Task
In the text about St. John of the Cross, what English title is given for the 1931 essay Weihnachtsgeheimnis?

Text
'''

As our second father and leader, we revere the first male discalced Carmelite of the reform, St. John of the Cross. We find in him the ancient eremitical spirit in its purest form. His life gives an impression as though he had no inner struggles. Just as from his earliest childhood he was under the special protection of the Mother of God, so from the time he reached the age of reason, he was drawn to rigorous penance, to solitude, to letting go of everything earthly, and to union with God. He was the instrument chosen to be an example and to teach the reformed Carmel the spirit of Holy Father Elijah. Together with Mother Teresa, he spiritually formed the first generation of male and female discalced Carmelites, and through his writings, he also illumines for us the way on the "Ascent of Mount Carmel."

In a related article from the same year, "Eine Meisterin der Erziehungs-und Bildungsarbeit: Teresia von Jesus," she writes about John in a similar vein, and his name appears briefly in other essays now gathered together in Ganzheitliches Leben, volume 12 of her Werke. (Some commentators have even suggested that the theme of "night" in her famous 1931 essay Weihnachtsgeheimnis, or "The Mystery of Christmas," also included in Ganzheitliches Leben, already shows early traces of John’s influence, although he is not mentioned explicitly.)

'''

Extracted records

'''

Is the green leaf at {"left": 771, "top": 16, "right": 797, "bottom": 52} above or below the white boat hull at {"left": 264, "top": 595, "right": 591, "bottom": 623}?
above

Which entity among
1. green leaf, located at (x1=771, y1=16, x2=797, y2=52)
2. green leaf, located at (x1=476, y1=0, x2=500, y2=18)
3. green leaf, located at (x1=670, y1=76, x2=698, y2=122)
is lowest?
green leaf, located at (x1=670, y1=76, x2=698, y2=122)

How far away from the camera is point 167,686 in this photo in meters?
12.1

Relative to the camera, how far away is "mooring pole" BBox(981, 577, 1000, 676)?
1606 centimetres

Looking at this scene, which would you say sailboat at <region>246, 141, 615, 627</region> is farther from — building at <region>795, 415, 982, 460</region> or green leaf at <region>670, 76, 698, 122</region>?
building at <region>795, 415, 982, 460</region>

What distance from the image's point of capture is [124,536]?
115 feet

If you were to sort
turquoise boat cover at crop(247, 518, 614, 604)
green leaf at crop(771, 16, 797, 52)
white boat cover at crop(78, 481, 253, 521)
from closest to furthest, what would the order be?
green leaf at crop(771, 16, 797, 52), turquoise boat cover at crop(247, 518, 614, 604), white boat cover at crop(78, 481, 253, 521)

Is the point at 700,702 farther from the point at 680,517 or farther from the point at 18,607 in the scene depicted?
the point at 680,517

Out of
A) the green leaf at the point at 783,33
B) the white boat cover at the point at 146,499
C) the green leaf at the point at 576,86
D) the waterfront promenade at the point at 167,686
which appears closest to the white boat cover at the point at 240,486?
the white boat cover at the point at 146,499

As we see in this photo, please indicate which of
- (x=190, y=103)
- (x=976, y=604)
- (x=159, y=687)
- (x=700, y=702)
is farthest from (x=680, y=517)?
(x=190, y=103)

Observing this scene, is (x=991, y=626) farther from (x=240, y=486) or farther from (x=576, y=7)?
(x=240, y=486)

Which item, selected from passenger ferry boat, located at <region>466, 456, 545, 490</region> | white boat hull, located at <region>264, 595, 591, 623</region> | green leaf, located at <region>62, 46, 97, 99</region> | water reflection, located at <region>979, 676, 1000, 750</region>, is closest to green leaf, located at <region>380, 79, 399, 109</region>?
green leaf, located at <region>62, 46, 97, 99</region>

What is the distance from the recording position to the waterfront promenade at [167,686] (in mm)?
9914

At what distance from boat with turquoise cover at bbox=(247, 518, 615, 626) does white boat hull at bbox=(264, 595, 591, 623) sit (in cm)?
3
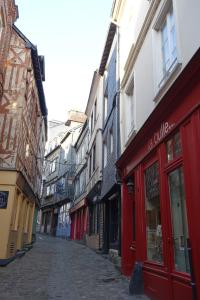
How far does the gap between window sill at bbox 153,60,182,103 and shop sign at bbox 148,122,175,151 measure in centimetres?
74

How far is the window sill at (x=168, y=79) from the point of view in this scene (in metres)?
5.56

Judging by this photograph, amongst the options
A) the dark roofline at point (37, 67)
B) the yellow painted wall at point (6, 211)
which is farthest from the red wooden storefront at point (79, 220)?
the yellow painted wall at point (6, 211)

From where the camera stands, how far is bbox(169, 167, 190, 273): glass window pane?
4.98 metres

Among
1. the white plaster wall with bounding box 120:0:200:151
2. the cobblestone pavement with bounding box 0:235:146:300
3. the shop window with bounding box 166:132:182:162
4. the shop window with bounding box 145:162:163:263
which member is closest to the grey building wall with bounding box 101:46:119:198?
the white plaster wall with bounding box 120:0:200:151

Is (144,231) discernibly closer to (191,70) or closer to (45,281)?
(45,281)

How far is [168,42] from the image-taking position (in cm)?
656

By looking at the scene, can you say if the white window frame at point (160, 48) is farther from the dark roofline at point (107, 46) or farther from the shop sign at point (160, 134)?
the dark roofline at point (107, 46)

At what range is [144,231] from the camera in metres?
7.14

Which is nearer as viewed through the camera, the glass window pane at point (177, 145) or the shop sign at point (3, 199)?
the glass window pane at point (177, 145)

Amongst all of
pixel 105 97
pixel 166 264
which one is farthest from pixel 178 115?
pixel 105 97

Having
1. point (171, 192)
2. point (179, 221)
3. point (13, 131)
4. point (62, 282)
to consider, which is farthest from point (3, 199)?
point (179, 221)

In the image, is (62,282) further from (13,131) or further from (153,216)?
(13,131)

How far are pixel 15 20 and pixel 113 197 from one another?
792 centimetres

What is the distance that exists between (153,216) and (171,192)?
4.12 ft
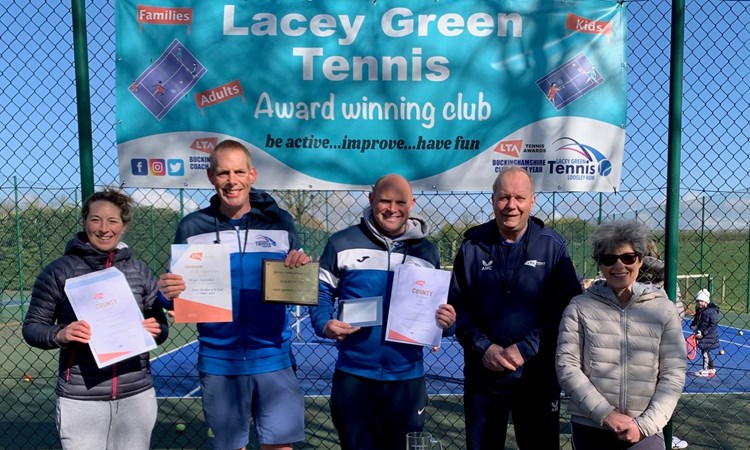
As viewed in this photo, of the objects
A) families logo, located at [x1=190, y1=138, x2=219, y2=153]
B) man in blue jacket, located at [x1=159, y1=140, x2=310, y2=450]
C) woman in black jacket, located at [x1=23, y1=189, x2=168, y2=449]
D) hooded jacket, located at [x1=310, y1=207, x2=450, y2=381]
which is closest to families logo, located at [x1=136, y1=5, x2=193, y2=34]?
families logo, located at [x1=190, y1=138, x2=219, y2=153]

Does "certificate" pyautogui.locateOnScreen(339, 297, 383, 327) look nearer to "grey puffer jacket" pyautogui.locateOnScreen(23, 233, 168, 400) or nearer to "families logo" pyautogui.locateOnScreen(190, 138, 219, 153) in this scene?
"grey puffer jacket" pyautogui.locateOnScreen(23, 233, 168, 400)

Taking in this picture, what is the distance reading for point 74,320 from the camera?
2.77 meters

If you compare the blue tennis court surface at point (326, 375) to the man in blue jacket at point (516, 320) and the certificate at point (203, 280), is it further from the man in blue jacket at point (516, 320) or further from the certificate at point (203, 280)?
the certificate at point (203, 280)

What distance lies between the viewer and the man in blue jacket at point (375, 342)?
2953 millimetres

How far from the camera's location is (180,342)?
46.2 ft

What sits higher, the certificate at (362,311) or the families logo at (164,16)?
the families logo at (164,16)

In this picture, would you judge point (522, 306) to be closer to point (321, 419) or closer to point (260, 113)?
point (260, 113)

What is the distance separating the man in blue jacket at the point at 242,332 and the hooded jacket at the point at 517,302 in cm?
91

'''

Result of the task
"The Mystery of Christmas"